• _Directive_
Please copy the lines from the one containing "Can you say" through the end of the records, keeping each line as it stands.

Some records

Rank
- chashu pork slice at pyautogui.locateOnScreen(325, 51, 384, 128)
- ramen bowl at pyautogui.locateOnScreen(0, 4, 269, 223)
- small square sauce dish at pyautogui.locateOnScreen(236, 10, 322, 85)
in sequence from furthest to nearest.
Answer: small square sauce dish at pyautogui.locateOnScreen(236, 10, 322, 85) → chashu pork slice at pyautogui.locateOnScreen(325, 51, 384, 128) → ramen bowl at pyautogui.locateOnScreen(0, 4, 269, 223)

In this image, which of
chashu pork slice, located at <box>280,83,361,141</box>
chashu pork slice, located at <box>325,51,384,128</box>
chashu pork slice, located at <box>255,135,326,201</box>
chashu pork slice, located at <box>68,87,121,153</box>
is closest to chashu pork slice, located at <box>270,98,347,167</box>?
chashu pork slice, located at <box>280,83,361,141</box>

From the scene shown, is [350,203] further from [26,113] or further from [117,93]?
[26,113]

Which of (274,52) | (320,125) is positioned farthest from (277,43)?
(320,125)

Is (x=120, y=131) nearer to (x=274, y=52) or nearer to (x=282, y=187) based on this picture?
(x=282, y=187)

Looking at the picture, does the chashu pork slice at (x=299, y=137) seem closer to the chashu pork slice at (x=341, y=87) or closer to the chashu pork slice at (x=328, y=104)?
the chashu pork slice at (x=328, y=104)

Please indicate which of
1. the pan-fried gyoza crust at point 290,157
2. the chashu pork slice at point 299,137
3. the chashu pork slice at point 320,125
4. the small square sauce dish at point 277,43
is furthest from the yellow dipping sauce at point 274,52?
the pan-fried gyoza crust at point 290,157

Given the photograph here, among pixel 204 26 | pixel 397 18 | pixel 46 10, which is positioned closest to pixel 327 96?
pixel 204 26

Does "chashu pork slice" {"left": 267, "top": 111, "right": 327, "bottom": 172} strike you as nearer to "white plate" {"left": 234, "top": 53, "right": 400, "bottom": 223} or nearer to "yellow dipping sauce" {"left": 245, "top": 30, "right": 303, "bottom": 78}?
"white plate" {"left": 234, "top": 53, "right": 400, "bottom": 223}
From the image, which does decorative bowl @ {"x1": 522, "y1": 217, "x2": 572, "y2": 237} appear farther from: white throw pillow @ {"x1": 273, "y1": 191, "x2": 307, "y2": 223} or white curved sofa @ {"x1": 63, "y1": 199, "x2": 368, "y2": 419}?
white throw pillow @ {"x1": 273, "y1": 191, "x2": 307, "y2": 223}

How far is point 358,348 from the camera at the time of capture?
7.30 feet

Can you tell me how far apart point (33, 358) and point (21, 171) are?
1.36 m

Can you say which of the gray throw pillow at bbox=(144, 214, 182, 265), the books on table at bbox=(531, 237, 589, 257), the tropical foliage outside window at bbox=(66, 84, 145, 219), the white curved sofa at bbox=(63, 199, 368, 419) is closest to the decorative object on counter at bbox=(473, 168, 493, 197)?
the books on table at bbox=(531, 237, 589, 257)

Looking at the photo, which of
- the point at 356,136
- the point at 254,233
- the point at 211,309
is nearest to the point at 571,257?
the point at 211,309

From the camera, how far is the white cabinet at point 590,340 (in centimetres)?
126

• _Answer to the problem_
Can you say which of the gray throw pillow at bbox=(144, 214, 182, 265), the books on table at bbox=(531, 237, 589, 257), the tropical foliage outside window at bbox=(66, 84, 145, 219), the white curved sofa at bbox=(63, 199, 368, 419) is closest to the decorative object on counter at bbox=(473, 168, 493, 197)?
the books on table at bbox=(531, 237, 589, 257)

Looking at the photo, which of
- the point at 356,136
- the point at 254,233
- the point at 211,309
is nearest to the point at 571,257?
the point at 211,309

From the camera, how far is the white cabinet at point 590,340 (in centimetres)?
126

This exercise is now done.